What to do:
From the first line to the last, copy the listing exactly and omit the images.

******************************

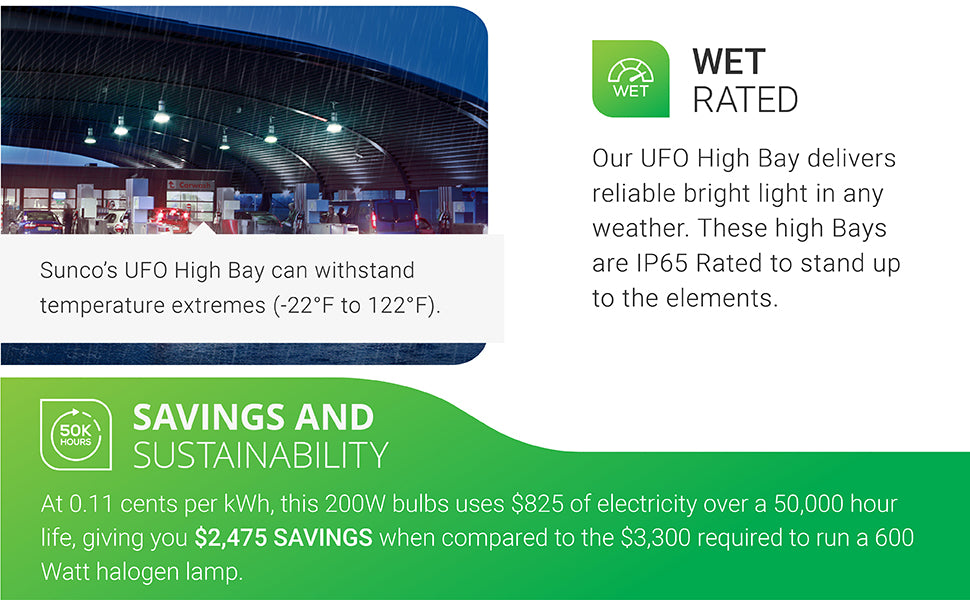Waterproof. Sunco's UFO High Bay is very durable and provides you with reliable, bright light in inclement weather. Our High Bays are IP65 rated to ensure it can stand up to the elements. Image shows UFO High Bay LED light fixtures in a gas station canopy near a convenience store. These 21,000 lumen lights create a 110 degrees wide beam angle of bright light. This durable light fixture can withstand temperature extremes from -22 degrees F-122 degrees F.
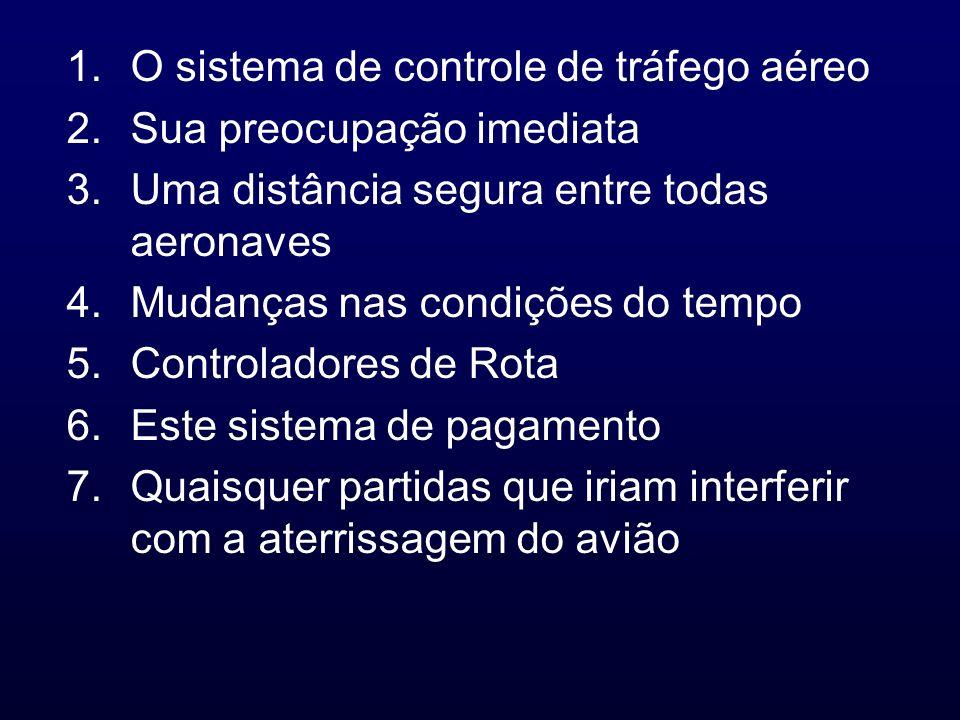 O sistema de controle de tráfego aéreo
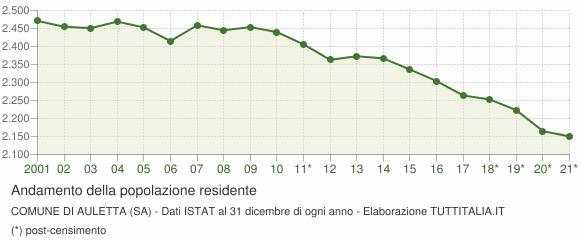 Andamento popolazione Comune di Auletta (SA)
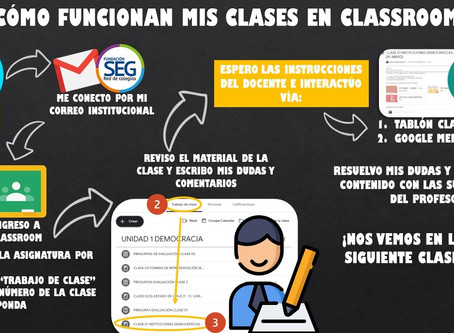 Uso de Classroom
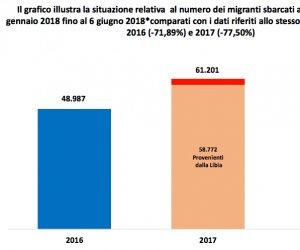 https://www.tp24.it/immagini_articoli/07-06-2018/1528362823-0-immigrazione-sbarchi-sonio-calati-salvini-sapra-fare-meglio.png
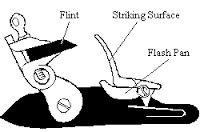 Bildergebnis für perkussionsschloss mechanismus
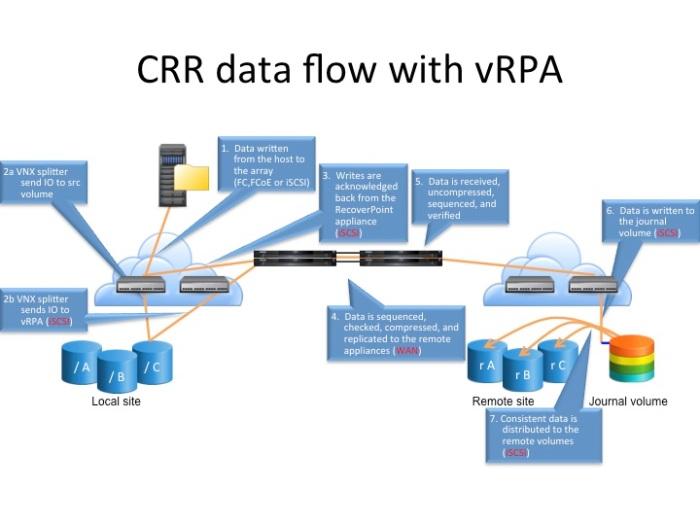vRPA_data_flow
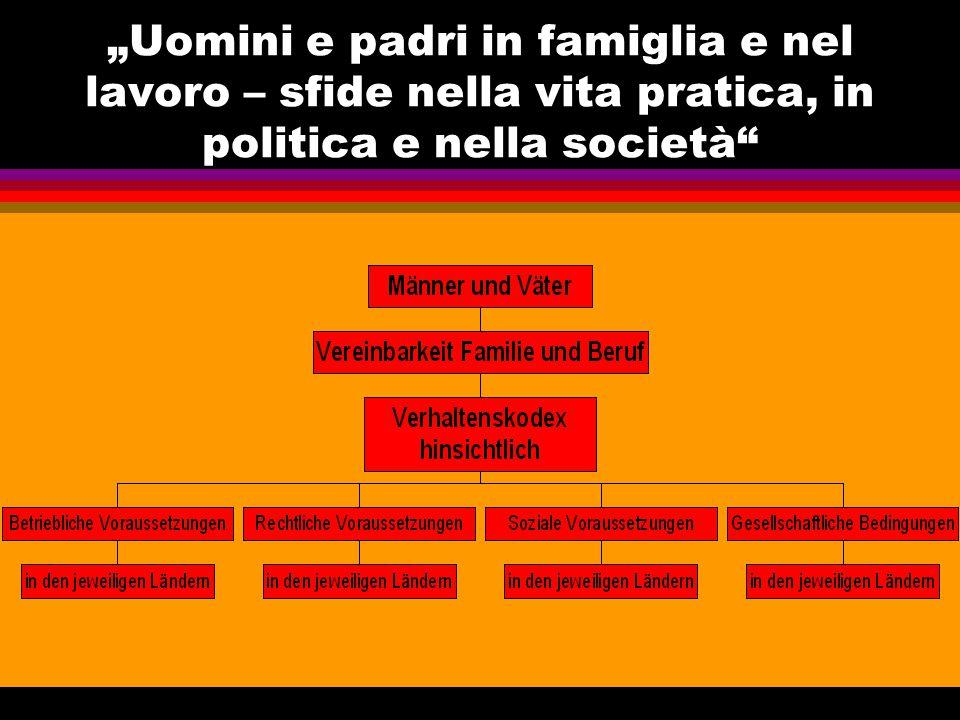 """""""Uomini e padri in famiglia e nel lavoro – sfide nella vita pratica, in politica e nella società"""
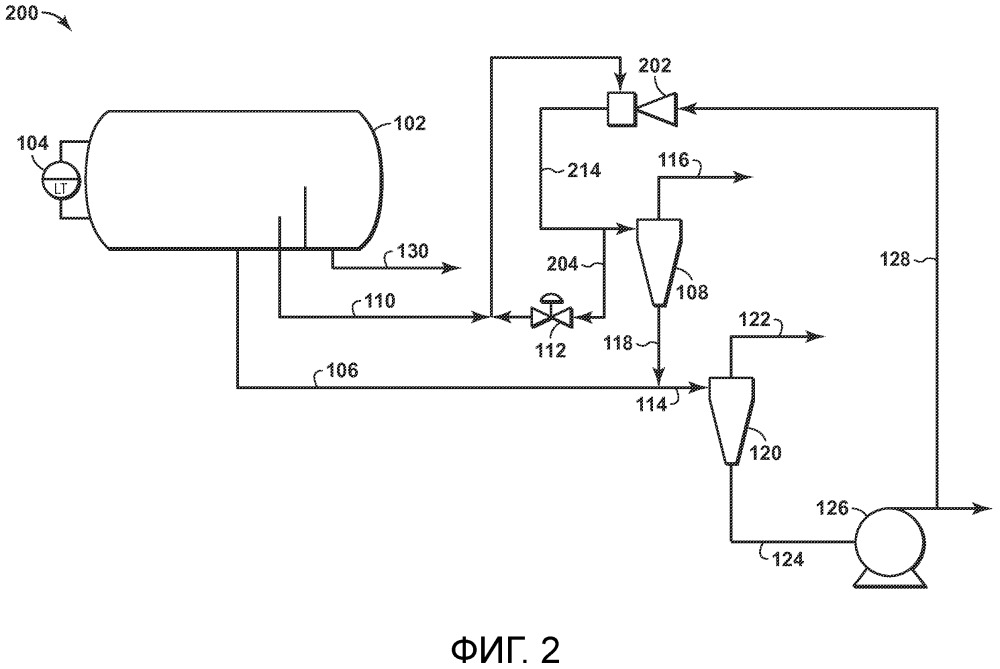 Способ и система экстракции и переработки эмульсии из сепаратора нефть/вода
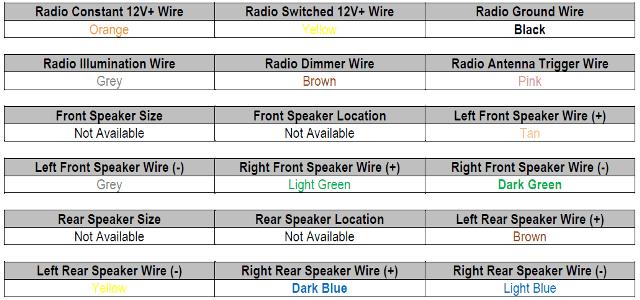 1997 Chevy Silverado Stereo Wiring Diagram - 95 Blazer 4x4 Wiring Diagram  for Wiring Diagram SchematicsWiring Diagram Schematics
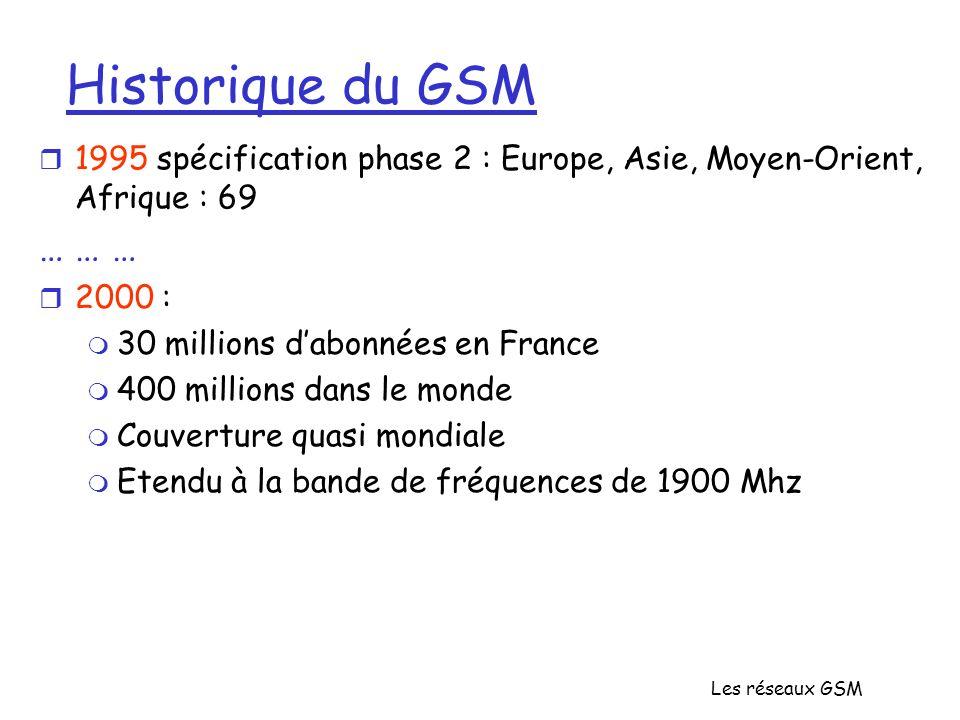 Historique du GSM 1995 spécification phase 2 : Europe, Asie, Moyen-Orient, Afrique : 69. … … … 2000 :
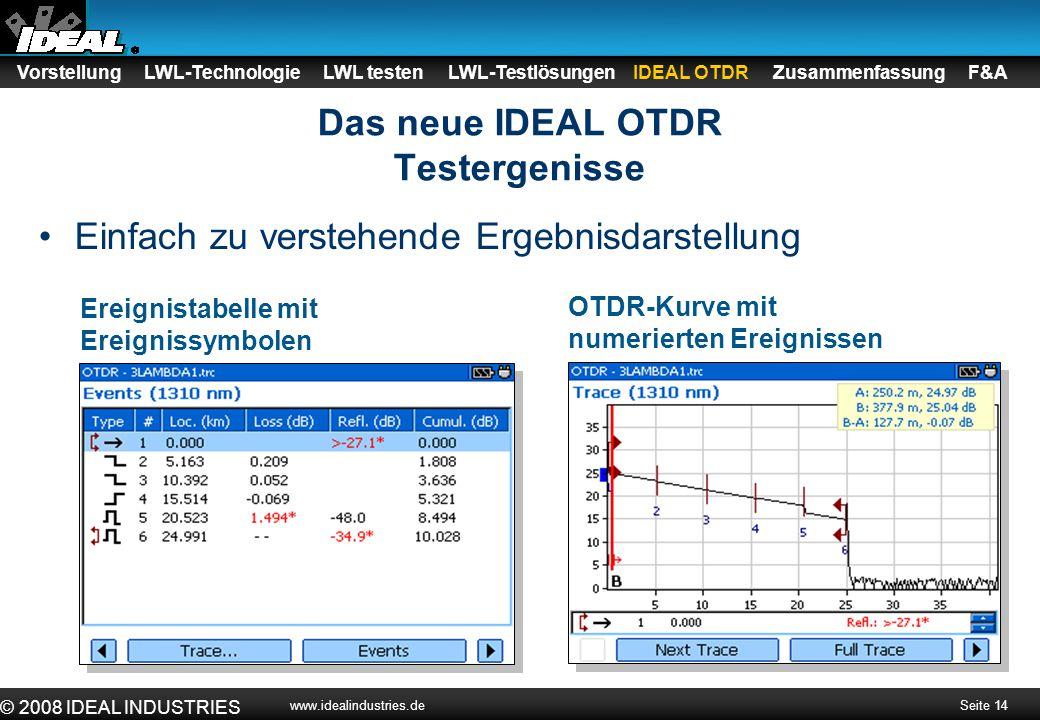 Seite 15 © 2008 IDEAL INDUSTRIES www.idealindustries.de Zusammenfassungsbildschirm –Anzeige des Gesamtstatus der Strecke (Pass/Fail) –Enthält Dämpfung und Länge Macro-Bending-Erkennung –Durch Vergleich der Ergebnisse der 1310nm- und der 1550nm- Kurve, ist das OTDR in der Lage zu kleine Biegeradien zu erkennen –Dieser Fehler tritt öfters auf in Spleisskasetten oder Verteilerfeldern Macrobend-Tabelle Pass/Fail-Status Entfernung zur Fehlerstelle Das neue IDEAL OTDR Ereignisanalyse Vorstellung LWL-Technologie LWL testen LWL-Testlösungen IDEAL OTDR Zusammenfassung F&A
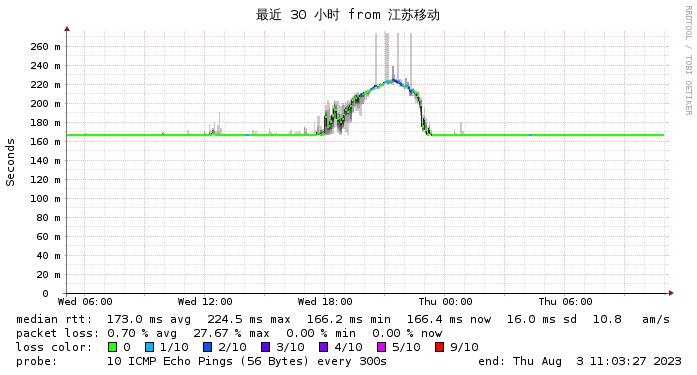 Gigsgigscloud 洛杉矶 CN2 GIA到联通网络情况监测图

******************************

Result of this exercise:
Waterproof. Sunco's UFO High Bay is very durable and provides you with reliable, bright light in inclement weather. Our High Bays are IP65 rated to ensure it can stand up to the elements. Image shows UFO High Bay LED light fixtures in a gas station canopy near a convenience store. These 21,000 lumen lights create a 110 degrees wide beam angle of bright light. This durable light fixture can withstand temperature extremes from -22 degrees F-122 degrees F.
 O sistema de controle de tráfego aéreo
 Andamento popolazione Comune di Auletta (SA)
 Uso de Classroom
 https://www.tp24.it/immagini_articoli/07-06-2018/1528362823-0-immigrazione-sbarchi-sonio-calati-salvini-sapra-fare-meglio.png
 Bildergebnis für perkussionsschloss mechanismus
vRPA_data_flow
 """""""Uomini e padri in famiglia e nel lavoro – sfide nella vita pratica, in politica e nella società"""
 Способ и система экстракции и переработки эмульсии из сепаратора нефть/вода
 1997 Chevy Silverado Stereo Wiring Diagram - 95 Blazer 4x4 Wiring Diagram  for Wiring Diagram SchematicsWiring Diagram Schematics
 Historique du GSM 1995 spécification phase 2 : Europe, Asie, Moyen-Orient, Afrique : 69. … … … 2000 :
 Seite 15 © 2008 IDEAL INDUSTRIES www.idealindustries.de Zusammenfassungsbildschirm –Anzeige des Gesamtstatus der Strecke (Pass/Fail) –Enthält Dämpfung und Länge Macro-Bending-Erkennung –Durch Vergleich der Ergebnisse der 1310nm- und der 1550nm- Kurve, ist das OTDR in der Lage zu kleine Biegeradien zu erkennen –Dieser Fehler tritt öfters auf in Spleisskasetten oder Verteilerfeldern Macrobend-Tabelle Pass/Fail-Status Entfernung zur Fehlerstelle Das neue IDEAL OTDR Ereignisanalyse Vorstellung LWL-Technologie LWL testen LWL-Testlösungen IDEAL OTDR Zusammenfassung F&A
 Gigsgigscloud 洛杉矶 CN2 GIA到联通网络情况监测图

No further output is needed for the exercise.